Pourquoi le mardi soir reste vide
Le week-end ne se remplit pas grâce à votre marketing : il se remplit grâce au calendrier. Les gens sortent, ils cherchent une table, ils vous trouvent. En semaine, la logique s'inverse. Personne ne se lève un mardi matin en se disant qu'il ira au restaurant le soir même. La décision n'existe pas encore : c'est vous qui devez la créer.
C'est une nuance décisive, parce qu'elle change complètement la nature du travail. Le week-end, vous êtes en concurrence pour capter une intention existante — être mieux référencé, mieux noté, mieux photographié que le voisin. En semaine, vous devez fabriquer l'intention de toutes pièces, chez des gens qui n'y pensaient pas. Un rabais ne suffit pas. Il faut un motif, un rappel au bon moment, et un chemin de réservation sans friction.
La bonne nouvelle : à Genève, cette bataille se joue sur un terrain que très peu de restaurateurs exploitent sérieusement.
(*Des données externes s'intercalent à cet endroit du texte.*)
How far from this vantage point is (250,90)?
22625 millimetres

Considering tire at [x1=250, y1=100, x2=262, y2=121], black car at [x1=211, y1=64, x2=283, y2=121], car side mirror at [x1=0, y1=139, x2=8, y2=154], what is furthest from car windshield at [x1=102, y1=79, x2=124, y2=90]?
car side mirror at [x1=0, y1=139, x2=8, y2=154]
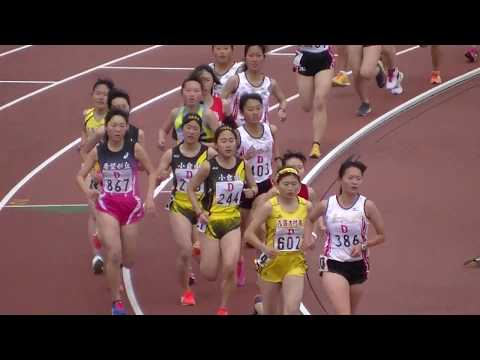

Le digital local reste un espace largement sous-occupé.
Poser le diagnostic avant de dépenser un franc
Avant d'ouvrir un compte publicitaire, sortez trois chiffres de votre caisse sur les six derniers mois : le taux de remplissage par jour de la semaine, le ticket moyen par jour, et la part de vos couverts qui provient de clients déjà venus. Ces trois données décident de tout le reste.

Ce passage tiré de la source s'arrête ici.